City Planning Commission member Sam Rockwell said the city is spending millions to reconstruct Nicollet Mall and will be undertaking an overhaul of Hennepin Avenue. That's why he added language requiring new skyways to have signs indicating how to reach the street.

"We are trying to tell people that we have the skyway system and go up there — that's where all the life is," Rockwell said. "We're not trying to do anything when it kind of comes down to these details to bring life back to our streets."

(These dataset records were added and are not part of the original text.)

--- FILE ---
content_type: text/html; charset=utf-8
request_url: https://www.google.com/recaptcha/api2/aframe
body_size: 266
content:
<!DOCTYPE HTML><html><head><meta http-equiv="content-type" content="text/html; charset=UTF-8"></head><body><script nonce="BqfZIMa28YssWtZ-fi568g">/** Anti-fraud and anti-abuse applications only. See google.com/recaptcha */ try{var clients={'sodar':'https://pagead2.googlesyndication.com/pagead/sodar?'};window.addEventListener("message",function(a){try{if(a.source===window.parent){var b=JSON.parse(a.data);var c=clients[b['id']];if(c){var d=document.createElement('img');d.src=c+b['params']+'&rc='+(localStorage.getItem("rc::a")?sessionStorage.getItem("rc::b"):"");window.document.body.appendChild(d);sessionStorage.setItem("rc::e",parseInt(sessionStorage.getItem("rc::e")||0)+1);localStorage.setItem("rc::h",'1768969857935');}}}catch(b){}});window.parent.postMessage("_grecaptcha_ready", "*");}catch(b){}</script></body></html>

Those rules will apply when new skyways, including two that may connect to the Central Library, are built in the coming years.

Finding connections

Cramer said the Downtown Council is exploring possible tech-driven ways to make skyway navigation easier all around. Google Maps does not help with skyway navigation, and other mobile sites and apps remain clunky for mobile use.

Michael Bleakmore, co-founder of Skyway MyWay, one of those sites, has pitched Cramer on bringing in a German firm that uses trolleys with cameras to develop indoor mapping aides.

Bruce, the pedestrian traffic expert, believes skyways have been crucial for downtown, keeping the retail community connected. During the winter months, almost all downtown foot traffic is upstairs.

"It's fun to have a lot of people walking around you," Bruce said. "It might be crowded in the skyway, but you get buzz like you would in Chicago or something walking on a busy street."